Downsides? If I wanted yet another stone faced procedural I could've turned to the networks or basic cable. There is nothing wrong with any of the CSI programs, for example, as they can be satisfying entertainments. But I expected a hell of a lot more from director Kathryn Bigelow, especially after her strong and sobering military drama THE HURT LOCKER a few years before. That film was set in the hellish ruins of war torn Iraq and in the no less frustrating domecile of a soldier's home back in the States. The film examined its multidimensional principals with great insight. ZERO DARK THIRTY alternatively features a protagonist named Maya (Jessica Chastain), a CIA officer who mostly reminded me of the Replicants we saw in BLADE RUNNER.

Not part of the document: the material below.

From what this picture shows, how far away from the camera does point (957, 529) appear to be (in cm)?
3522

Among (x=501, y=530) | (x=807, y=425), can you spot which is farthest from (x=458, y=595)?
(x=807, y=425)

Maybe that's inaccurate and unfair. Maybe there was buried within this movie a woman empowerment saga of greater depth than I could discern. Maya is seen getting angry several times as she chokes on the "proper channels" and watches as superiors hesitate and waver on moving forward with leads she knows will supply the target (with "100% certainty"). We also find her in tears when the mission is done, in a moment I know was supposed to be hugely cathartic and effective but left me as cold as did the rest of the film. But her character, realistic (or real) or not, and for all her quiet tenacity, is finally just not that interesting. I did wonder if her tears were born of cognitive dissonance, or something like buyer's remorse after bin Laden's capture. Maybe this film could've run longer and expanded on that?

The events detailing the trail to and capture of bin Laden should be well known to most viewers. The final half hour presents the siege and capture as matter of factly as the rest of the film's events. This may well be the right approach; we didn't need another wish fulfillment, jingoistic action vehicle. Aside from a moment when a soldier stops to pause and assess the gravity of the scenario, the movie tries to maintain an objective account. It is what it is.

When it was announced that this film was to be made, I wondered of its necessity, as I do of most films that attempt to recreate a real life life event. To be worth my time, a film needs to tell those familiar events with an insight I could not have discerned from CNN or Time. Compelling like a UNITED 93.  A unique point of view, a privileged consideration to go with those choice shots. ZERO DARK THIRTY too often plays like a TV drama, and rarely works above that level.

Then there's the business of the scenes of torture, which occur early in the film.  Many protested the film as they felt it glorified these acts, which many will defend as necessary.  ZERO DARK THIRTY, to me, does not make the argument for or against torture. It just shows it. An event (step?) that occurred in the timeline. What these characters did, believing that extracting information this way would lead to capture.  Would the compound have been pinpointed without this information?Your answer may depend solely on your political affiliation. But as edited in its current form (there are rumors of more brutal scenes excised), the movie can't allow me to accuse Bigelow of sensationalizing in any manner or pushing a pro-Dick Cheney-like agenda. To dismiss (or refuse to see) this film over these scenes alone is misguided.

But maybe that highlights the problem: I almost wish the film had been more partisan, with more fire in its gut. It's just too mechanical. Aside from a lingered upon explosion, there seems to be no effort to create a work of art here. And to take everything at face value would be a mistake, as it would with any Hollywood pic.  Therefore, it's true, ZERO DARK THIRTY is just unnecessary.